The real question to me is going to be peripheral support, and perhaps you can shed some light on that.

I’m not too sure what the recommended approach is for implementing the Broadcom chip in the Photon boards for Contiki – and, further confusing the issue, Electron support would require an entirely separate stack of drivers. We’d also have to get the Photon/Electron to talk on some 802.15.4 hardware, but I’ve already got something like that working. I’d be surprised if something like that had to be reimplemented in something as mature as Contiki though (?)!

I think that implementing drivers using protothreads in Contiki would be much more comfortable than what’s currently possible in Photon’s default firmware.

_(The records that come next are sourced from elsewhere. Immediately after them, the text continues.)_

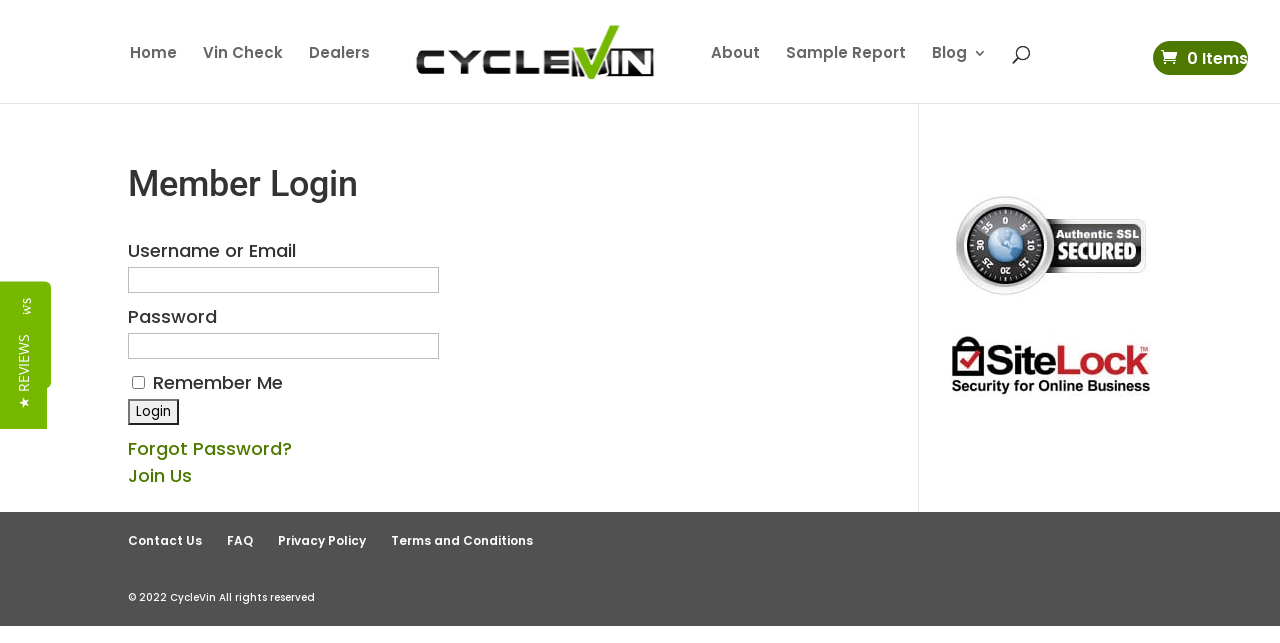

--- FILE ---
content_type: text/javascript
request_url: https://staging.cyclevin.com/wp-content/plugins/woovinreport-bulk/js/verify-all-vins.js?ver=6.9
body_size: 161
content:
function showHideSpinner() {
  var element = document.getElementById("spinner");
  if (element.style.display === "none") {
    element.style.display = "flex";
  } else {
    element.style.display = "none";
  }
}

function verify_all_vins() {
    var vin1 = document.getElementById('vin1').value;
    var vin2 = document.getElementById('vin2').value;
    var vin3 = document.getElementById('vin3').value;
    var vin4 = document.getElementById('vin4').value;
    var vin5 = document.getElementById('vin5').value;
    var vin6 = document.getElementById('vin6').value;
    var vin7 = document.getElementById('vin7').value;
    var vin8 = document.getElementById('vin8').value;
    var vin9 = document.getElementById('vin9').value;
    var vin10 = document.getElementById('vin10').value;
    var data = { 
            action: 'bulk_vins_check', 
        		'vin1': vin1,
      			'vin2': vin2,
      			'vin3': vin3,
      			'vin4': vin4,
      			'vin5': vin5,
      			'vin6': vin6,
      			'vin7': vin7,
      			'vin8': vin8,
      			'vin9': vin9,
      			'vin10': vin10
};
    var ajaxURL = ajax_object.ajax_url;
    var element = document.getElementById("spinner");
    element.style.display = "flex";
    $.ajax({
        type: 'POST',
        url: ajax_object.ajax_url,
        data: data,              
        success: function(response){
            element.style.display = "none";
            console.log(response);
            $("#verify-results").html(response);
        },
        error: function(errorThrown){
            element.style.display = "none";
            console.log(errorThrown);
            alert('There is an issue verifying these VINs. Please try again or contact us for support.');
        }
        });
    element.style.display = "none!important";
    }

--- FILE ---
content_type: text/javascript
request_url: https://staging.cyclevin.com/wp-content/plugins/woovinreport-bulk/js/add-multi-vins.js?ver=6.9
body_size: 154
content:
function add_multi_vin_to_cart() {
    var vin1 = document.getElementById('vin1').value;
    var vin2 = document.getElementById('vin2').value;
    var vin3 = document.getElementById('vin3').value;
    var vin4 = document.getElementById('vin4').value;
    var vin5 = document.getElementById('vin5').value;
    var vin6 = document.getElementById('vin6').value;
    var vin7 = document.getElementById('vin7').value;
    var vin8 = document.getElementById('vin8').value;
    var vin9 = document.getElementById('vin9').value;
    var vin10 = document.getElementById('vin10').value;
    var data = { 
            action: 'add_bulk_vins_to_cart', 
        		'vin1': vin1,
      			'vin2': vin2,
      			'vin3': vin3,
      			'vin4': vin4,
      			'vin5': vin5,
      			'vin6': vin6,
      			'vin7': vin7,
      			'vin8': vin8,
      			'vin9': vin9,
      			'vin10': vin10
};
    var ajaxURL = ajax_object.ajax_url;

    $.ajax({
        type: 'POST',
        url: ajax_object.ajax_url/*'/wp-admin/admin-ajax.php'*//*ajax_object.ajax_url*//*'/wp-content/plugins/woovinreport-bulk/woovinreport-bulk.php'*/,
        data: data,              
        success: function(response){
            console.log(response);
          window.location.href = '/checkout/';
        },
        error: function(errorThrown){
            console.log(errorThrown);
            alert('There is a problem adding these VINs to your cart. Please try again or contact us for support.');
        }
        });
    }

--- FILE ---
content_type: text/plain
request_url: https://www.google-analytics.com/j/collect?v=1&_v=j102&a=1288050254&t=pageview&_s=1&dl=https%3A%2F%2Fstaging.cyclevin.com%2Fmembership-login%2F&ul=en-us%40posix&dt=Member%20Login%20-%20CycleVin&sr=1280x720&vp=1280x720&_u=IEBAAEABAAAAACAAI~&jid=1907623677&gjid=1845260192&cid=633062616.1769490556&tid=UA-81027184-1&_gid=1314675102.1769490556&_r=1&_slc=1&z=1848090632
body_size: -452
content:
2,cG-0GQDTCRBBX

The main benefit of 6loWPAN is that t allows seamless integration with IPv6 using a relatively simple router. 6loWPAN is essentially IPv6 with header compression optimized for 802.15.4 radios. As such a
6loWPAN <->IPv6 internet gateway is a relatively simple software build on any machine equipped with an 802.15.4 radio and some form of internet connection (Serial, Ethernet, WiFi, POSIP, etc.)

There’s also coming 6LoRaWAN coming from IEEE and IETF which offers some promise for IPv6 integration with LoRaWAN radios.

Frankly, I won’t be looking at any solutions for my future products without IPv6 capability in the chip, especially if I’m using WiFi (e.g. Photon is dead to me until IPv6 support comes up).

For Meshed radios, it’s got to have 6LoWPAN or 6LoRaWAN as appropriate. If BLE ends up getting an IPv6 standard through BTC and IETF, then that might also become a viable alternative, but networking stacks that don’t integrate with IPv6 are just stupid when it comes to IoT at this point.